La machine Potter reprend du service

Fin juin, l’auteure de la saga Harry Potter, J.K. Rowling, a assisté à la représentation de la pièce «Harry Potter et l’enfant maudit», à Londres.
Photo: Joel Ryan / Invision / Associated Press Fin juin, l’auteure de la saga Harry Potter, J.K. Rowling, a assisté à la représentation de la pièce «Harry Potter et l’enfant maudit», à Londres.

Ce vendredi, à minuit, paraîtra en français le nouvel opus de J. K. Rowling. Après sept tomes, de nombreuses éditions, sans compter les films et les produits dérivés, le sorcier crée — encore — une nouvelle illusion. Dans une mise en marché cousue de fil blanc qui n’est pas sans soulever quelques questions.

Harry Potter et l’enfant maudit est une pièce de théâtre jouée pour la première fois au Palace Theater à Londres le 31 juillet 2016. Écrite conjointement par J.K. Rowling et Jack Thorne et scénarisée par John Tiffany, la pièce y est présentée à guichets fermés jusqu’en 2017.

Des critiques élogieuses en font d’ores et déjà un mégasuccès. Marina Daras du Figaro mentionnait que « ce pourrait être l’un des plus gros succès [du Théâtre] londonien après Les misérables ». Susannah Clap du Guardian soulignait quant à elle l’ingéniosité et l’enchantement créés entre l’étrangeté et la vie quotidienne, ce pour quoi elle accordait quatre étoiles.

L’histoire aurait pu s’arrêter là, sur les planches, offrant un angle différent à l’univers de Rowling. Mais la machine Potter est avide de rayonnement. Ce serait à la demande des fans, qui ne pourront assister aux représentations, que l’intégrale de la pièce qui s’étire sur quelques 800 pages est parue en version anglaise tout juste après la première.

Le 31 juillet à 0:01, les plus fervents amateurs d’Harry se massaient devant les librairies dans l’attente de mettre la main sur cet opus. L’Obs rapporte qu’à Londres, à la librairie Waterstones, 700 fans, dont certains déguisés en sorciers, ont fait la file avant l’ouverture des portes. À New York, c’est plus de 500 personnes qui attendaient devant la succursale Barnes Noble d’Union Square, alors qu’à Singapour 300 lecteurs étaient devant la librairie Kinokuniya dès 7 h le matin, voulant à tout prix être les premiers au monde à se procurer le livre.

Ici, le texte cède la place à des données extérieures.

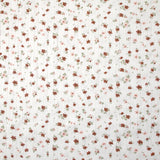 Jersey pointelle coton imprimé envolée de fleurs rose et brique fond blanc cassé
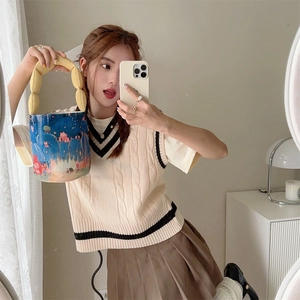 Detail of artistic canvas bucket bag with yellow quilted bubble handle and cute illustration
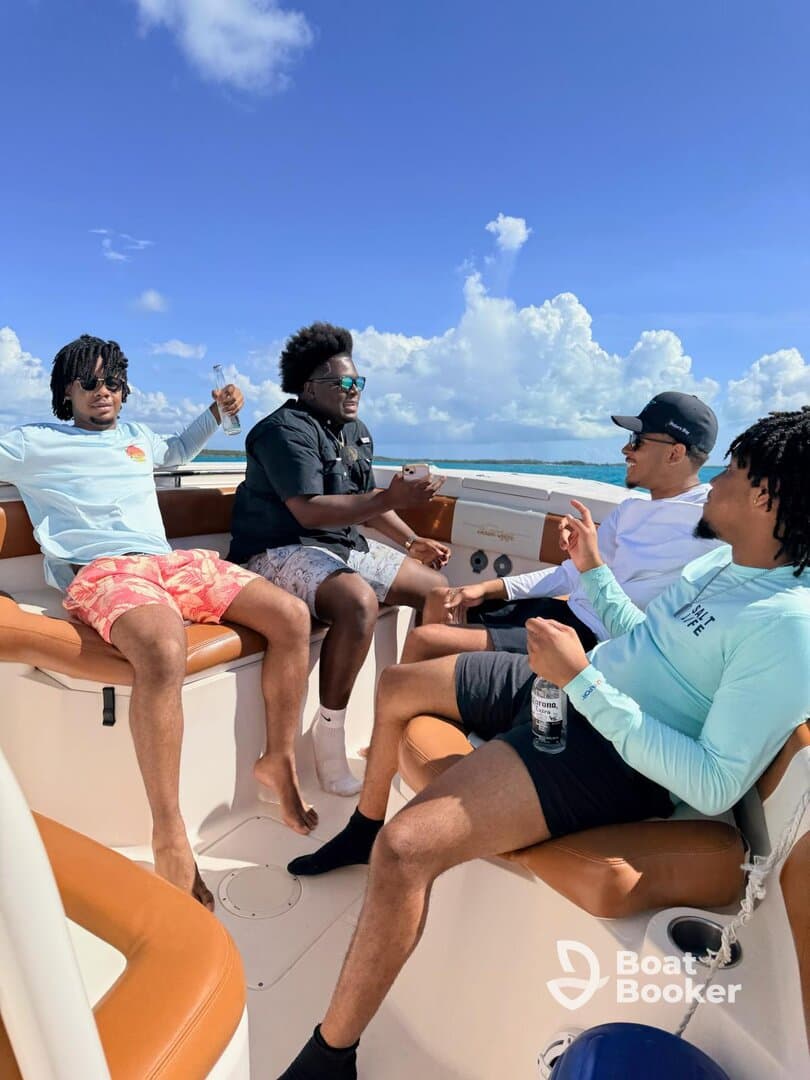 A group of friends enjoys a lively moment aboard a boat, sharing drinks and laughter under a bright blue sky — perfect for a day of fun on the water.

Folie furieuse, préparez-vous parce que la vague s’en vient. Y compris à Montréal alors que la Librairie Gallimard accueillera les fans ce jeudi à partir de 20 h. Neuf ans après la sortie du 7e volume, la version française de cette 8e aventure paraîtra le 14 octobre à 0:01. Véritable chasse gardée, impossible de mettre la main sur ce livre — et par le fait même d’offrir une critique aux lecteurs — avant sa sortie officielle, et ce, même si l’histoire reste un secret de polichinelle pour plusieurs.

Entretenir l’illusion

Sans rien enlever au génie de Rowling, soulignant le fait qu’elle a su faire lire beaucoup de jeunes et moins jeunes, on peut se questionner sur la publication de cette pièce, l’omniprésence du phénomène, mais surtout l’extravagance entourant la mise en marché. La suffisance avec laquelle la machine Potter fait baver ses adeptes — leur donnant des airs de junkies en manque — et maintient les critiques en dehors du circuit avant la parution témoigne de toute l’arrogance avec laquelle elle s’autoproclame intouchable. Pensez et dites ce que vous voudrez, nous sommes Potter.

Après la parution, Jessica Contrera du Washington Post mentionne pourtant que « lire l’ouvrage, c’est comme jeter un coup d’oeil à ses notes inachevées. La magie se perd ». Dans Le Monde, Alexis Orsini titrait son article paru le 9 août dernier : « Harry Potter et l’Enfant maudit : une suite réussie mais dispensable ».

Alors, pendant que Potter occupe les planches, les écrans, les rayons des librairies, sans compter les nombreux produits dérivés, pendant que cette grosse machine n’en finit plus de renaître — un cycle romanesque traduit en 79 langues, dans 200 pays, avec plus de 450 millions exemplaires vendus à travers le monde —, le temps passe et le lecteur, ne pouvant appuyer son choix sur une critique éclairée, mord bêtement à l’appât.